+++ Extracted text

SUPPORT CALL US AT 650-479-5641 DOWNLOAD

Insights and Updates

Read the HarperDB teams’ thoughts on database technology topics such as SQL, NOSQL, Schema-less architecture, IoT, Big Data, and more

SQL Queries to Complex Objects with the ARRAY() Function

Posted by Jacob Cohen on March 20, 2018
Jacob Cohen
Find me on:

How many times have you run into a situation where you wish you could do a SQL join without getting duplicate rows back? What if we could get a list column” returned instead? HarperDB’s ARRAY() function enables just that. In this blog post we’re going to take a look at a basic example of people with addresses and phone numbers. 

SQl queries blog.png

Use Cases for the ARRAY() Function

Most existing systems have trouble transforming relational data into hierarchical data. Typically large batch processes or ETL jobs exist to perform these data transformations. HarperDB can perform these transformations out-of-the-box with a single SQL query. This query effectively performs the job of an ORM without the need for bloated software. Don’t think this is possible? Keep reading.

++++++

-- Using the information --
(1) Retype the stretch of the HarperDB post from "SQL Queries to Complex" through "possible? Keep reading.".
(2) List every database technology topic that the HarperDB post names as a subject of its team's thoughts.

+++ Given data

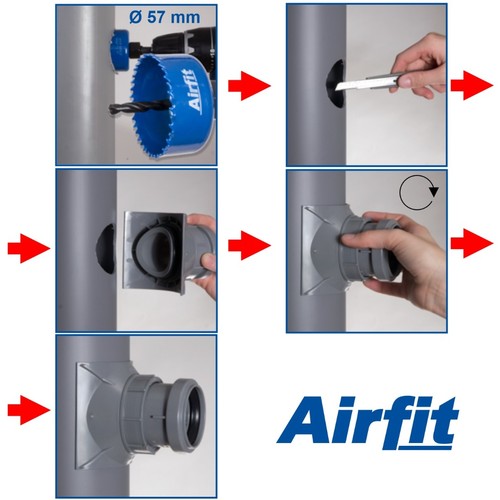 Ø 57 mm

Airfit

Airfit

++++++

-- Results for each task --
(1)
SQL Queries to Complex Objects with the ARRAY() Function

Posted by Jacob Cohen on March 20, 2018
Jacob Cohen
Find me on:

How many times have you run into a situation where you wish you could do a SQL join without getting duplicate rows back? What if we could get a list column” returned instead? HarperDB’s ARRAY() function enables just that. In this blog post we’re going to take a look at a basic example of people with addresses and phone numbers. 

SQl queries blog.png

Use Cases for the ARRAY() Function

Most existing systems have trouble transforming relational data into hierarchical data. Typically large batch processes or ETL jobs exist to perform these data transformations. HarperDB can perform these transformations out-of-the-box with a single SQL query. This query effectively performs the job of an ORM without the need for bloated software. Don’t think this is possible? Keep reading.

(2)
SQL
NOSQL
Schema-less architecture
IoT
Big Data